Parla da cittadino o da storico?

"Io, Cosmacini Giorgio, uomo di 89 anni vecchio e attempato, davanti alle cifre quotidiane mi sento di dire: forza e coraggio, me la caverò anche stavolta".

E lo storico?

"Studio i fatti della medicina da settant’anni, sta uscendo un mio libro intitolato Concetti di salute e malattia fino al tempo del Coronavirus. Posso garantire che ogni epidemia ha una sua evoluzione naturale: la Spagnola, malattia che ha accoppato mezzo mondo, se n’è andata spontaneamente dopo 18 mesi. Senza vaccini o antivirali. Perché? Non c’è risposta, possiamo solo fare ipotesi. Io le lascio a epidemiologi e virologi. A ciascuno il suo mestiere: una lezione per l’oggi".
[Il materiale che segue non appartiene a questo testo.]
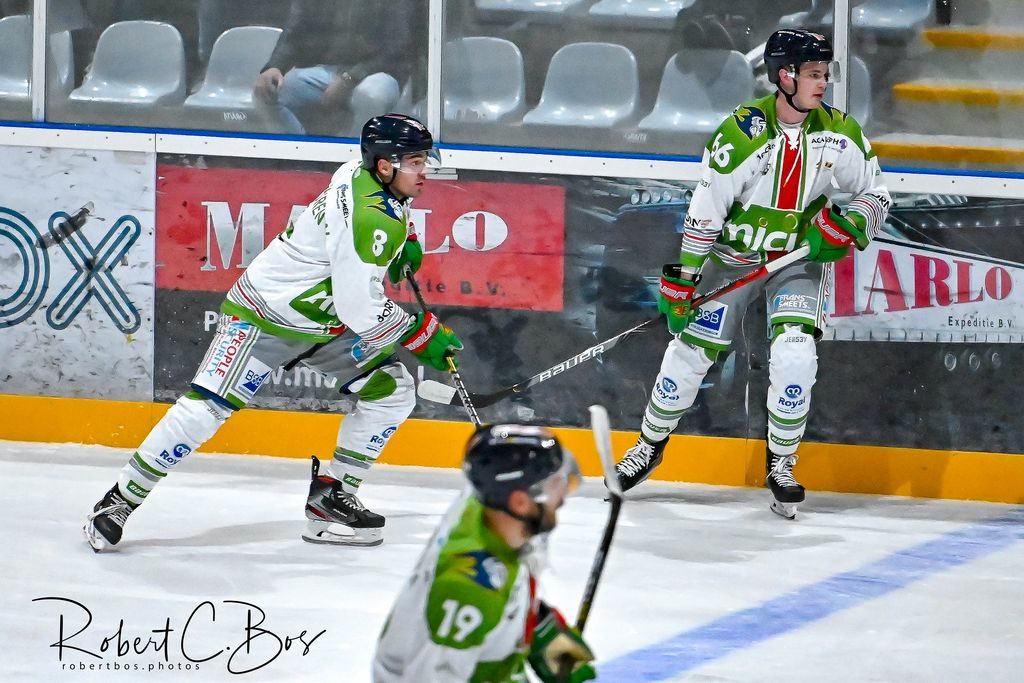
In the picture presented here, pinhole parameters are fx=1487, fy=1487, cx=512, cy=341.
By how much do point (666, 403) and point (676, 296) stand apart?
0.36m

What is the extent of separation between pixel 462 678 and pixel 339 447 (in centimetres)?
223

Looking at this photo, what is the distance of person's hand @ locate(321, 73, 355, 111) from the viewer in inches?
203

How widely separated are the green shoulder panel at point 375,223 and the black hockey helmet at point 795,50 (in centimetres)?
128

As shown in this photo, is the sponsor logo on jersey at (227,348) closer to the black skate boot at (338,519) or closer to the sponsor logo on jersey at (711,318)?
the black skate boot at (338,519)

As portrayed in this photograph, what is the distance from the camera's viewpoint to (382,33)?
16.9 feet

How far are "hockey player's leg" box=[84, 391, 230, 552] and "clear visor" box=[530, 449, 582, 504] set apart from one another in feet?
6.56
Trova più differenze o analogie con il Coronavirus?

"La Spagnola ha colpito soprattutto i giovani, tanto che la vox populi era: quelli che non sono morti in guerra se li prende la malattia. Gli anziani furono relativamente risparmiati. Oggi il quadro è opposto".

Molti scienziati sono convinti che il virus si attenui dopo aver colpito in un determinato territorio. È così?

"Tesi verosimile. Anche la Spagnola si diffuse per aree disomogenee, sebbene il mondo fosse tutt’altra cosa rispetto a oggi. Con la globalizzazione un virus si trasmette in 24 ore, se trova un buon vettore che viaggia in aereo. Il turista è un ottimo vettore e può scendere in un territorio già colpito".

In quel caso c’è un’ondata di ritorno nel contagio?

"Un immunologo serio risponderebbe che nel frattempo abbiamo attrezzato il corredo immunitario a nostro vantaggio".

Come si risolve la rissa fra i due partiti scientifici?

"La medicina non è una scienza esatta. Deve rendersi conto che non è nella sua potestà tirare le somme, ma deve passare per un’alleanza politica che colleghi competenze comunali, regionali e nazionali. Sperando che in ultima istanza i politici siano illuminati. Ma oggi manca proprio questa prospettiva critica".